# What this exercise asks
[1] Based on the forum thread, decide whether each statement agrees with it: (a) The tacho shows the speed when the dial is turned. (b) The travel limit switch was installed before the near disaster. (c) A shear pin on the leadscrew had to be replaced. Answer yes or no for each, quoting the deciding words from the thread.
[2] Transcribe the part of the forum thread between "Hi, yes it is" and "aforementioned near miss.", inclusive.
* begin Reading text *
# My place of sanctuary



## coldte (Nov 26, 2009)

thought you might like to see my shop


----------



## Kermit (Nov 26, 2009)

How big is it? Is that a 10" swing?

any other machines in there with you?


Have I got any more questions?
Kermit


----------



## 1Kenny (Nov 26, 2009)

Cool coldte,

Is that a tach on the front of it?

Kenny


----------



## coldte (Nov 27, 2009)

1Kenny  said:
			
		

> Cool coldte,
> 
> Is that a tach on the front of it?
> 
> Kenny


Hi, yes it is a tacho it displays the speed when you turn the dial, bog standard really,a few mods visible ,travel limit switch installed after near disaster, replaced most allen screws(chinese crap, had to replace shear pin on leadscrew after the aforementioned near miss.
cheers coldte


----------



## coldte (Nov 27, 2009)

Kermit  said:
			
		

> How big is it? Is that a 10" swing?
> 
> any other machines in there with you?
> 
> ...
* end Reading text *
* begin Data records *
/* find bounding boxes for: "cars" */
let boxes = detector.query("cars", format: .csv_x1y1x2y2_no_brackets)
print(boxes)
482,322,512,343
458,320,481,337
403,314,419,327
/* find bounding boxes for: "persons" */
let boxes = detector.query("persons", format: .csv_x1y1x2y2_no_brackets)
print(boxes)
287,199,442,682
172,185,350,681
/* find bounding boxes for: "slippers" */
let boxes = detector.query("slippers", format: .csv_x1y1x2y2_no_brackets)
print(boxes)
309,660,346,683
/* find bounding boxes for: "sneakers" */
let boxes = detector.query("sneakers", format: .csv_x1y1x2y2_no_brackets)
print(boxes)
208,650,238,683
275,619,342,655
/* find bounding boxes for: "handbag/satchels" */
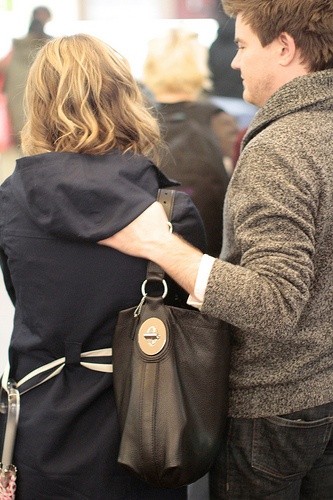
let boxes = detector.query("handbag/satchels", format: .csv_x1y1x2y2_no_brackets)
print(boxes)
* end Data records *
# Results of the tasks
[1]
(a) Yes: "it displays the speed when you turn the dial"
(b) No: "travel limit switch installed after near disaster"
(c) Yes: "had to replace shear pin on leadscrew"

[2]
Hi, yes it is a tacho it displays the speed when you turn the dial, bog standard really,a few mods visible ,travel limit switch installed after near disaster, replaced most allen screws(chinese crap, had to replace shear pin on leadscrew after the aforementioned near miss.